Department of Biomedical Engineering, University of North Carolina at Chapel Hill 27599, USA.

Radiographics. 1996 Jan;16(1):173-83

Single-photon emission computed tomography (SPECT) provides three-dimensional (3D) image information about the distribution of a radiopharmaceutical injected into the patient for diagnostic purposes. By combining conventional scintigraphic and computed tomographic methods, SPECT images present 3D functional information about the patient in more detail and higher contrast than found in planar scintigrams.

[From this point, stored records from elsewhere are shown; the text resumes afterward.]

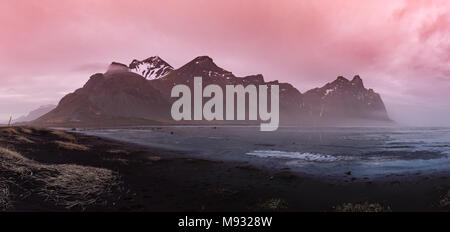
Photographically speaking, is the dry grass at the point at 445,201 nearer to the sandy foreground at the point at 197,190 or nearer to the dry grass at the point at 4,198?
the sandy foreground at the point at 197,190

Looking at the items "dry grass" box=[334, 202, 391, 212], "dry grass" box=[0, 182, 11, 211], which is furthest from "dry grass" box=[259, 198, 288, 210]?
"dry grass" box=[0, 182, 11, 211]

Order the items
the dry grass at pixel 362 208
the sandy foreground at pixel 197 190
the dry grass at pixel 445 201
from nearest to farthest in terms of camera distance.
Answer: the dry grass at pixel 362 208 → the sandy foreground at pixel 197 190 → the dry grass at pixel 445 201

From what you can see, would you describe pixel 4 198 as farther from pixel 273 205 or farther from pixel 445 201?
pixel 445 201

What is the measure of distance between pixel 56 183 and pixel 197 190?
897 centimetres

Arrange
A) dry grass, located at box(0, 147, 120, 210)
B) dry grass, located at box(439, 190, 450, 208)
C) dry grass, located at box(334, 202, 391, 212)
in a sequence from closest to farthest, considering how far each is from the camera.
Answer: dry grass, located at box(334, 202, 391, 212)
dry grass, located at box(0, 147, 120, 210)
dry grass, located at box(439, 190, 450, 208)

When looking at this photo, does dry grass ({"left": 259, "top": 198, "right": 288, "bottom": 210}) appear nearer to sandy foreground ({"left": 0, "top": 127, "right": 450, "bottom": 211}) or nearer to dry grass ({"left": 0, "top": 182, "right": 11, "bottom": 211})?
sandy foreground ({"left": 0, "top": 127, "right": 450, "bottom": 211})

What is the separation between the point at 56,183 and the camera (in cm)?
1625

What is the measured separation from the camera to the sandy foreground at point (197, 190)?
14297 millimetres

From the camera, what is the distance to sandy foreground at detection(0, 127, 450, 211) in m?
14.3

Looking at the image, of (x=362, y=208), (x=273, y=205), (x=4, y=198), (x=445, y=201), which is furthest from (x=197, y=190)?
(x=445, y=201)

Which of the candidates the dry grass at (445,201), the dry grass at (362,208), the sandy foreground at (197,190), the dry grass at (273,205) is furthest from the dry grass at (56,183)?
the dry grass at (445,201)
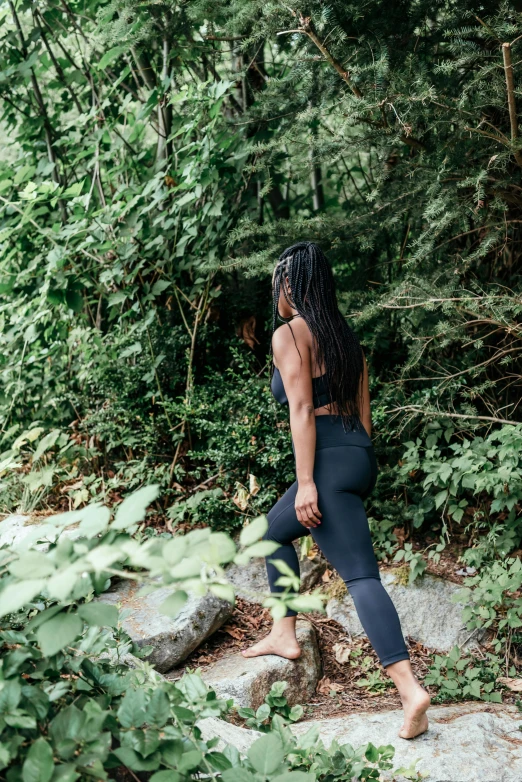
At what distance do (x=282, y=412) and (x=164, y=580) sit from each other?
11.4 ft

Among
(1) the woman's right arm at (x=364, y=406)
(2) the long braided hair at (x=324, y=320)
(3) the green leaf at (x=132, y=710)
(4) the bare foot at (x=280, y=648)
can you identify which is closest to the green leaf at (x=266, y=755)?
(3) the green leaf at (x=132, y=710)

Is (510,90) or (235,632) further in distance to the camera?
(235,632)

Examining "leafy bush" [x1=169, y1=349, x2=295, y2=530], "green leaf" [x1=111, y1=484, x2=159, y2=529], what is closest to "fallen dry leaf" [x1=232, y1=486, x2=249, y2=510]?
"leafy bush" [x1=169, y1=349, x2=295, y2=530]

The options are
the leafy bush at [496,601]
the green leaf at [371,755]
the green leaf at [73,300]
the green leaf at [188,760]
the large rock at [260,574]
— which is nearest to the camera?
the green leaf at [188,760]

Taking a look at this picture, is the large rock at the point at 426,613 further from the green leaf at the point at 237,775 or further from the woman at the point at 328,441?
the green leaf at the point at 237,775

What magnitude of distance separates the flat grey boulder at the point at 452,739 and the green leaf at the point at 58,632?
1.77m

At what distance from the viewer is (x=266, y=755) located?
1.48 m

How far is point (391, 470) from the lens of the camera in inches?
175

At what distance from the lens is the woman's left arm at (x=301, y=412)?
3.10 meters

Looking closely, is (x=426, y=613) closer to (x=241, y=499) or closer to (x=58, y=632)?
(x=241, y=499)

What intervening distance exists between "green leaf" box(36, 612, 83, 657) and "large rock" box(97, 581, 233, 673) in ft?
7.69

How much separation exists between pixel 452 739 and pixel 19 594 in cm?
238

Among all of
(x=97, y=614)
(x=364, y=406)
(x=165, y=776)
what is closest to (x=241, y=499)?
(x=364, y=406)

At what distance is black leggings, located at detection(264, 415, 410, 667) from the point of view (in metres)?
2.93
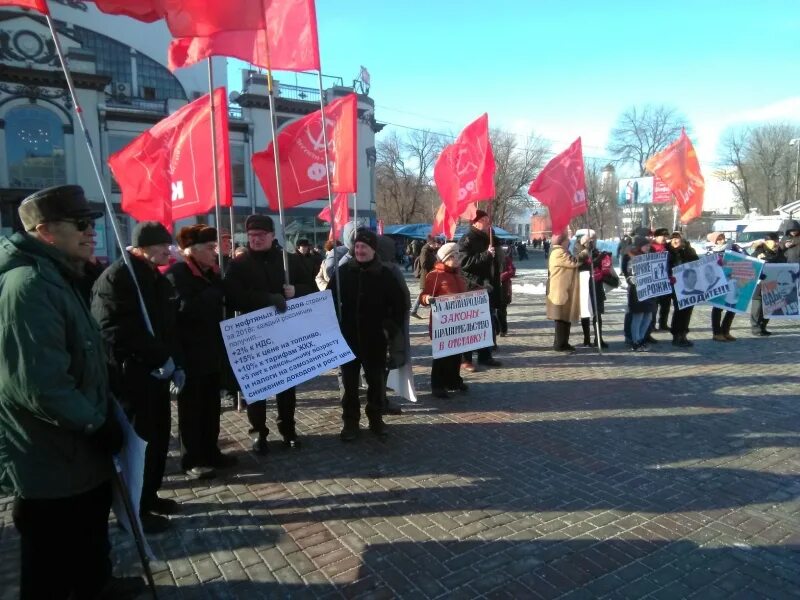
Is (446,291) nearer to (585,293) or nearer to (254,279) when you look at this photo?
(254,279)

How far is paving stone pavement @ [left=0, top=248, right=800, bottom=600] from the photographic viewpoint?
3098 mm

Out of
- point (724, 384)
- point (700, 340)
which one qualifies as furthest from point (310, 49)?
point (700, 340)

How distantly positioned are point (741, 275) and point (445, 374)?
6.85 meters

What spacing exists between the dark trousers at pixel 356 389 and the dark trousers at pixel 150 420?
172 cm

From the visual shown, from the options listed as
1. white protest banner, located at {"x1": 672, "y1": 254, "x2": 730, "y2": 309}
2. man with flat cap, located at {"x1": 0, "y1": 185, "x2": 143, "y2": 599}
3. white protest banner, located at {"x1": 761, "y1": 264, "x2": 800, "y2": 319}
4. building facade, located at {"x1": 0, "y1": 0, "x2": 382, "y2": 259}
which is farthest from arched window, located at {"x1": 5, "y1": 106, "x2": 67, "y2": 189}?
white protest banner, located at {"x1": 761, "y1": 264, "x2": 800, "y2": 319}

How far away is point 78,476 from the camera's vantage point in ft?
8.10

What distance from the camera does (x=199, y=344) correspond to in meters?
4.30

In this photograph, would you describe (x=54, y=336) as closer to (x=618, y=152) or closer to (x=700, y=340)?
(x=700, y=340)

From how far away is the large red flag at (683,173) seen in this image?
1042cm

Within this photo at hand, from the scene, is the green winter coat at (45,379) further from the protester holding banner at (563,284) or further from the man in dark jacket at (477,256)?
the protester holding banner at (563,284)

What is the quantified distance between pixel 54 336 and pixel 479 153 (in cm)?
732

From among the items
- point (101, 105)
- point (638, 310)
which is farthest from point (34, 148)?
point (638, 310)

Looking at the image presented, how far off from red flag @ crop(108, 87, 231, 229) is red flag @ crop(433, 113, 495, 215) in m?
3.87

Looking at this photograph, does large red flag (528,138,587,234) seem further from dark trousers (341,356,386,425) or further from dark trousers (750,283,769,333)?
dark trousers (341,356,386,425)
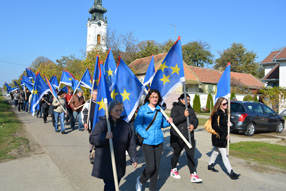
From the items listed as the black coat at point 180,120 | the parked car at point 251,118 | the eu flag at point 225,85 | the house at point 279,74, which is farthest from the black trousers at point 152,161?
the house at point 279,74

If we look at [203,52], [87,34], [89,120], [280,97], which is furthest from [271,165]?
[87,34]

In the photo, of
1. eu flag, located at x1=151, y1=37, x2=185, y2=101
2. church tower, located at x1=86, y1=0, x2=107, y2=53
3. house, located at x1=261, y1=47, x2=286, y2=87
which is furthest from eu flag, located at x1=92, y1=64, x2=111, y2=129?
church tower, located at x1=86, y1=0, x2=107, y2=53

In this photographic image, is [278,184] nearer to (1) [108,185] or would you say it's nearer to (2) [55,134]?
(1) [108,185]

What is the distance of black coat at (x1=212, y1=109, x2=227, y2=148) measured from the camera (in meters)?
5.46

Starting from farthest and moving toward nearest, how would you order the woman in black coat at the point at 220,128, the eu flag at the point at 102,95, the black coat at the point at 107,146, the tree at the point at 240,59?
the tree at the point at 240,59
the woman in black coat at the point at 220,128
the eu flag at the point at 102,95
the black coat at the point at 107,146

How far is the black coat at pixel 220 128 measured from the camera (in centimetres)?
546

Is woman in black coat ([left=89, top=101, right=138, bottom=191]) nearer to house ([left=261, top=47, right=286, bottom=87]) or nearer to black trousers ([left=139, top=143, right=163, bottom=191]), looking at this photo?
black trousers ([left=139, top=143, right=163, bottom=191])

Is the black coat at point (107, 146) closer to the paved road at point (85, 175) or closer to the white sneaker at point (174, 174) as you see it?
the paved road at point (85, 175)

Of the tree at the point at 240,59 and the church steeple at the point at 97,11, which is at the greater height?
the church steeple at the point at 97,11

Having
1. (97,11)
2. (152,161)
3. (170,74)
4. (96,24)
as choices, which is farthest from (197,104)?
(97,11)

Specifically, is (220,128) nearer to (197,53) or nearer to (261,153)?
(261,153)

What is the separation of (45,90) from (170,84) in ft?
24.8

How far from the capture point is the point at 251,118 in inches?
445

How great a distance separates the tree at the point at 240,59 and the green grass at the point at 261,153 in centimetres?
5199
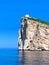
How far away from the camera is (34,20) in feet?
568

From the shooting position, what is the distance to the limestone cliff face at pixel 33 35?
16125cm

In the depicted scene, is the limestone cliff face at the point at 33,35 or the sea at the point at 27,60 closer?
the sea at the point at 27,60

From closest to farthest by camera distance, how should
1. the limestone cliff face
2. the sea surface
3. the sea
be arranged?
1. the sea surface
2. the sea
3. the limestone cliff face

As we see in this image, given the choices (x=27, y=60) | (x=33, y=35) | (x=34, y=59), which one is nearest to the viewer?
(x=27, y=60)

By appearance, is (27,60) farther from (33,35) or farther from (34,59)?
(33,35)

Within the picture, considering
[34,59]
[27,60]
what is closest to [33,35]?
[34,59]

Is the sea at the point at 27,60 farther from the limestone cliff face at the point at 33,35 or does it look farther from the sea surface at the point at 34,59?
the limestone cliff face at the point at 33,35

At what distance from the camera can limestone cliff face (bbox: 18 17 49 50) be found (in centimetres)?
16125

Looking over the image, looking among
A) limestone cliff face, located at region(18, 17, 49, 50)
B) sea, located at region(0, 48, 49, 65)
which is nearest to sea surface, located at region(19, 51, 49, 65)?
sea, located at region(0, 48, 49, 65)

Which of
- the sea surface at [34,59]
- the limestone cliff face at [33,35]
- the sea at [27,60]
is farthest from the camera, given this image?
the limestone cliff face at [33,35]

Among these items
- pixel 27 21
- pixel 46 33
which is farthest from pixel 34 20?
pixel 46 33

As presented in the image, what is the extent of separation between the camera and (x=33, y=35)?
553 feet

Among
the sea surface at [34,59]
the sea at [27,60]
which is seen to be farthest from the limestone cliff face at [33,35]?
the sea surface at [34,59]

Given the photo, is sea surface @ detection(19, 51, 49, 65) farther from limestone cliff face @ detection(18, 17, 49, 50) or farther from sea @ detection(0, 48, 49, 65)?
limestone cliff face @ detection(18, 17, 49, 50)
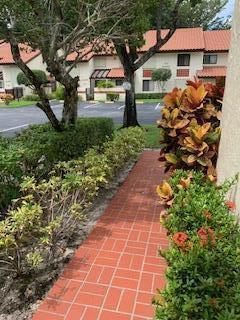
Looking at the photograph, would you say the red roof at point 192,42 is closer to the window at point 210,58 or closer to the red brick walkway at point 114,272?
the window at point 210,58

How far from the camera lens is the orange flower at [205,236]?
235cm

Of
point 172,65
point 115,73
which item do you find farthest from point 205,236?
point 115,73

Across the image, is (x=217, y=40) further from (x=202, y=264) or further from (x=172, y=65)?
(x=202, y=264)

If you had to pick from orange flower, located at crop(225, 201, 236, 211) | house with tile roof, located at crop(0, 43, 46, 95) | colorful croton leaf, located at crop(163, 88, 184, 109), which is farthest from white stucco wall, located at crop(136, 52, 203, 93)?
orange flower, located at crop(225, 201, 236, 211)

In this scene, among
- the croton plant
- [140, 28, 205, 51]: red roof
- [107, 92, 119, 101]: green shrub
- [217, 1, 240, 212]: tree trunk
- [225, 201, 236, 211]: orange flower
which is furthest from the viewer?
[107, 92, 119, 101]: green shrub

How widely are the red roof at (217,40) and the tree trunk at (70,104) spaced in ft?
104

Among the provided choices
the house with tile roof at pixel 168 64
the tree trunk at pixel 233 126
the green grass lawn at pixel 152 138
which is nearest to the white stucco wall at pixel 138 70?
the house with tile roof at pixel 168 64

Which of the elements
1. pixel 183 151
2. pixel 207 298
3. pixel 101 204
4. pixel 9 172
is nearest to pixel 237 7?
pixel 183 151

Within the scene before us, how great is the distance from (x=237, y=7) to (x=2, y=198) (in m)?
3.72

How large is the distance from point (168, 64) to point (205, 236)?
3583 centimetres

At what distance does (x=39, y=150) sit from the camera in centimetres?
530

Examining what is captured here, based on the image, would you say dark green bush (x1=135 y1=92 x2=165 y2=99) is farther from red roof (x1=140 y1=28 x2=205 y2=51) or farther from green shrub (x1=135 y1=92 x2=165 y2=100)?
red roof (x1=140 y1=28 x2=205 y2=51)

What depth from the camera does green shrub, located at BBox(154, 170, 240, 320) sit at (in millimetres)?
1891

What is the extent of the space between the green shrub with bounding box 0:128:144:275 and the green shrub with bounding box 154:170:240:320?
1506 mm
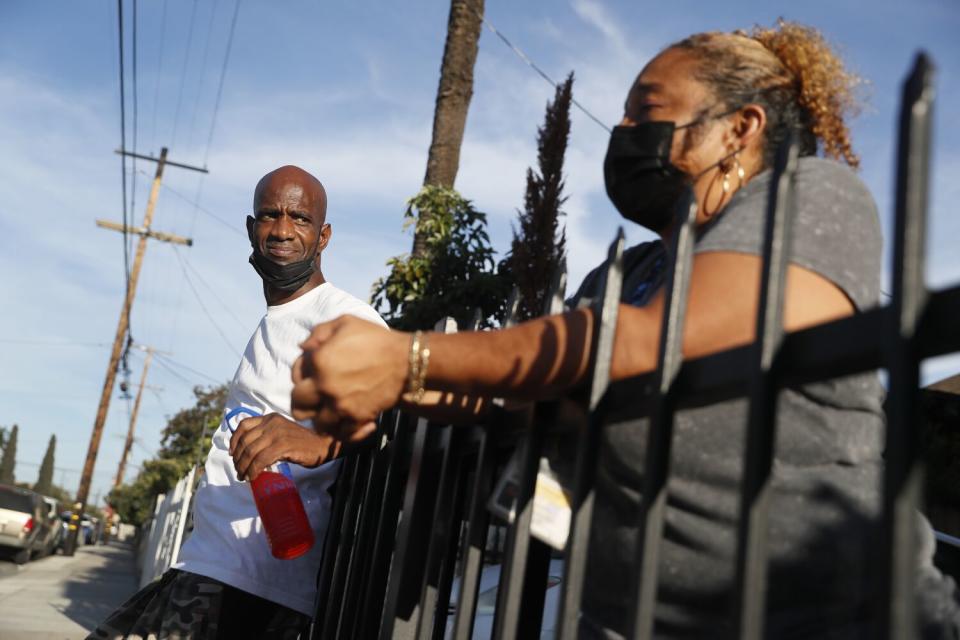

A typical SPECT system consists of one or more scintillation cameras that acquire multiple two-dimensional planar projection images around the patient. The projection data are reconstructed into 3D images. The collimator of the scintillation camera has substantial effects on the spatial resolution and detection efficiency of the SPECT system. Physical factors such as photon attenuation and scatter affect the quantitative accuracy and quality of SPECT images, and various methods have been developed to compensate for these image-degrading effects. In myocardial SPECT, an important application of SPECT, recent use of attenuation compensation methods has provided images with reduced artifacts and distortions caused by the non-uniform attenuation in the chest region and by the diaphragmatic and breast attenuation. Attenuation-compensated myocardial SPECT images have the potential to improve clinical diagnosis by reducing the false-positive and false-negative detection of myocardial defects. In the future, further improvement in SPECT images will be realized from the continuous development of new radio-pharmaceuticals for new clinical applications, instrumentation with high spatial resolution and detection efficiency, and image reconstruction algorithms and compensation methods that reduce the image-degrading effects of the collimator-detector, attenuation, and scatter.